We catch up with photographer and director Finn Beales on the extension of his 17th century Welsh longhouse over a bowl of freshly made pasta.

Finn Beales is celebrated for his award-winning travel and lifestyle photography and the cinematic style he brings to his work. 

His unique pictures from across the globe have gained him a loyal Instagram following of half a million and he’s published two best-selling photography books. 

Yet when we stopped by, it was to talk about a project much closer to home. His Welsh longhouse, in fact. 
So, where does this renovation story begin? 

‘We've lived in the original house here for twenty years, although it’s been in my wife’s family for longer than that, so it holds a great deal of sentimental value.

‘But with two rapidly growing kids, we either had to move or make the house bigger. We looked at so many properties, but couldn't find anywhere that compared, so we chose to extend.’ 
Finn drew on his travel experiences to inspire the project, but he was also mindful of preserving the beauty of the family home. 

‘With the help of some excellent architects, we designed a modular-style extension that mimics local farm building vernacular.

‘Although it’s a contemporary build, I didn't want a modern interior. The new needed to respect the old, so we chose natural raw materials throughout – all beautifully imperfect. 

‘We have plaster walls – there's no paint – sealed with beeswax. All the windows are lined with oak, and the gable end of the original house, which is now an interior wall, was repointed with lime and left exposed. 

‘The kitchen’s also oak, with Welsh slate worktops, and the floors are concrete – an alternative take on flagstones.’
He was also set on creating a large, open living and dining space with far-reaching views where the family could come together. 

‘The rooms are pretty small in the old part of the house, so the kids would often disappear up to their bedrooms, separating the family. The new space means everyone now hangs out together, which is really lovely.’

‘I shoot a lot of food and farming projects through my work, which often inspires the food I cook. And we love to entertain. 

'We kept the kitchen in the old part of the house as a food preparation area. It’s just across the hallway from the open plan area and doubles as a pantry and houses the fridge freezer, washing machine and so on too. 

'That way we can keep all the mess and clutter out there and just enjoy cooking in our lovely new family space.

‘A local school was being refurbished at the time, and they were stripping out the old science labs, so we repurposed their units and countertops. They’re beautifully made, weathered and unique.’ 
We asked Finn if any other aspects of his job have influenced the build. 

‘As a photographer, I pay a lot of attention to light. We orientated the new building east-to-west with large, glazed areas on these elevations to take advantage of the golden hours at either end of the day.

‘I also knew I wanted to create a really relaxed atmosphere. I work all over the world, and the pace can be frenetic, especially leading a team of people on set far away from home.
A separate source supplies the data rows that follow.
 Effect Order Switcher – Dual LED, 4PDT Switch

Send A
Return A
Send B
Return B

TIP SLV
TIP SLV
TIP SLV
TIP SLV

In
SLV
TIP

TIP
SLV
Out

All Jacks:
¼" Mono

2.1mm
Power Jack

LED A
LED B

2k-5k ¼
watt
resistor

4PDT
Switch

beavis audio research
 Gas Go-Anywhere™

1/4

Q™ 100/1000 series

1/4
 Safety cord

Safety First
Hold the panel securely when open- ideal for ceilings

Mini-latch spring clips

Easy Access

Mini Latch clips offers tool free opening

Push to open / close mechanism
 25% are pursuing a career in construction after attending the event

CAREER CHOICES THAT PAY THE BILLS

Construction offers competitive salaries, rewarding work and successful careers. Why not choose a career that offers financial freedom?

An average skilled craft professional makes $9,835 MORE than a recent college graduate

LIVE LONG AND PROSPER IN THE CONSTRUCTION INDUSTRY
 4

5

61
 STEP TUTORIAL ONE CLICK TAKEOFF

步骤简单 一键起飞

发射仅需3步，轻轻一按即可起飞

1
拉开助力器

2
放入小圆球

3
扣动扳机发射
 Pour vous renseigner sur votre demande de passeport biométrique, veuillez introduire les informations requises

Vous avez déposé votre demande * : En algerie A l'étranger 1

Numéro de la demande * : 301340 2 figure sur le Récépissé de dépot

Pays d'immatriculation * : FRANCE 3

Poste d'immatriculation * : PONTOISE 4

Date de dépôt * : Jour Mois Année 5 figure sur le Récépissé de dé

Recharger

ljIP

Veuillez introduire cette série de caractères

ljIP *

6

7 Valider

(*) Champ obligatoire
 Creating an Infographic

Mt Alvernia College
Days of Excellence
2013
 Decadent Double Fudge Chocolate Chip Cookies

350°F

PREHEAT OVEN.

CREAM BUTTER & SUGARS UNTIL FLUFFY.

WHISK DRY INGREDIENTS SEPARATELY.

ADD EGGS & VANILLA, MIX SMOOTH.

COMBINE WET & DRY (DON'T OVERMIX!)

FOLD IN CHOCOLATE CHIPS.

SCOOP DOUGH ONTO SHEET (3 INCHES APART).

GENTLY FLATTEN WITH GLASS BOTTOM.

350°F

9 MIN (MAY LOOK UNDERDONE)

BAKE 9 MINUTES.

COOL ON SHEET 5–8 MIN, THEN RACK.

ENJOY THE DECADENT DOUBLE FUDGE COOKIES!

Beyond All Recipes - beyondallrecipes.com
As much as I love it, it can take a lot out of me creatively, so I love coming back here to unwind.’

The environmental impact of the renovation was another key consideration – and specifically, choosing materials mindfully. 

‘We sourced materials from as close to home as possible. The wood cladding came from Wales, and the roof is corrugated tin, from down the road in Herefordshire. We insulated the building using cellulose fibre insulation which is manufactured from recycled newspaper and fire-retardant salts. 

‘Although concrete, the flooring acts as a giant heat sink, storing heat from the daytime sun and releasing it in the evenings.’ 
Finally, before our bowls were empty, we had one last question to ask: how important were the small details? 

‘They come together to make the project whole, so they’re critical. We interact with door handles, switches and sockets every day, making them almost more important than anything else. 

‘I opted for Corston’s Bronze finish because the more you use it, the more the patina develops. You can't buy time – people tend to want to have everything now, but the best things in life come to those who wait.’